HKUST researchers develop a method for single cell analysis
Single-cell genomics has become a mainstay technology used to dissect multicellular organisms and tissues that are composed of cells with diverse functions. The power of this approach has been demonstrated in comprehensive reference studies including cell atlases. Novel cell types have been discovered that further led to the elucidation of new mechanisms, complex cellular interactions and transitions associated with disease initiation or progression have been revealed, and cross-species analyses have shed light on evolutionary processes.
The use of single-cell technology in studying cancer is especially important. Regulatory mechanisms underlying drug resistance or immune evasion are elusive and complex, and tumor cell heterogeneity is a major contributing factor to this complexity, making it particularly challenging to dissect these mechanisms with bulk techniques. Single-cell technologies have greatly enhanced our understanding of tumor heterogeneity and accelerated mechanistic discovery.
Frozen tumors in biobanks represent most of the readily available clinical samples for cancer studies. Several single-cell methods that interrogate DNA and RNA simultaneously in the same cell have been developed but their applicability to frozen biobanked tissues is limited. Among these methods, many require physical separation of the nucleus from the cytosol. These methods are technically demanding and time-consuming and inevitably result in some sample loss.
A team at the Hong Kong University of Science and Technology led by Dr Angela Wu has developed a single-cell whole genomic sequencing method that is versatile, easy to use, and compatible with single nuclei from frozen tissues.
scONE-seq amplifies the transcriptome and genome of a single cell or nucleus simultaneously in a one-pot reaction. During the coamplification, specifically designed DNA and RNA barcodes with unique molecular identifiers recognise each nucleic acid species allowing transcriptomic and genomic information to be distinguished after sequencing. scONE-seq has a simplified library construction workflow and is compatible with standard single-cell isolation methods such as fluorescence-activated cell sorting. It can be easily scaled up using liquid-handling robots and is still readily accessible for manual operation. The simplified workflow eliminates transferring steps that cause material loss, thereby ensuring good library quality; and because DNA and RNA can be coamplified, scONE-seq is applicable to nuclei from frozen samples.
The team benchmarked the technical performance of scONE-seq and showed that it is comparable to existing methods using various sample types, including cell lines and lymphocytes from the peripheral blood mononuclear cells of a healthy donor. scONE-seq allowed the discovery of novel disease-related phenotypes in a frozen mutant astrocytoma sample.
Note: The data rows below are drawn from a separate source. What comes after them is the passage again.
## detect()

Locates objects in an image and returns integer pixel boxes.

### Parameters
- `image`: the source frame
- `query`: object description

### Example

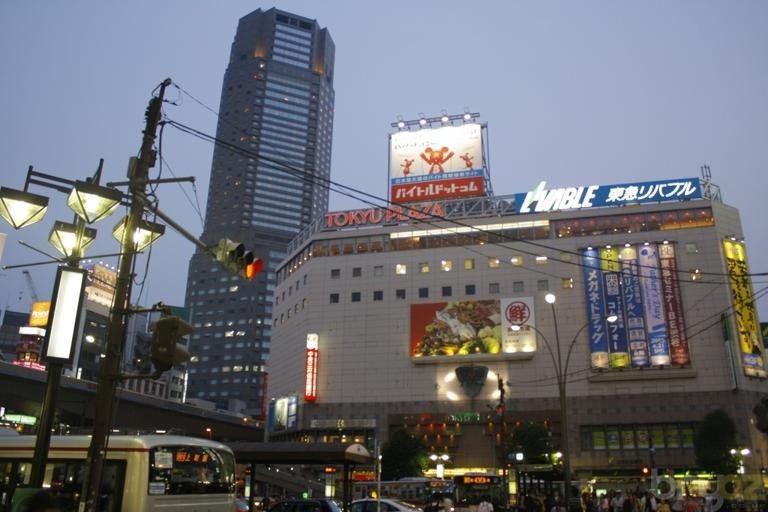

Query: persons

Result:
[429,486,714,512]
[260,496,270,512]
The team used scONE-seq to integrate clonal and transcriptomic information and identified a unique normal-like tumor clone in this sample. Further analysis indicated that this subpopulation exhibits molecular phenotypes related to tumor-neuron synapse formation and immune repression regulation. This finding demonstrated the power of scONE-seq to identify unique cell subpopulations from true normal cells by harnessing both genome and transcriptome information.
The research was published in Science Advances.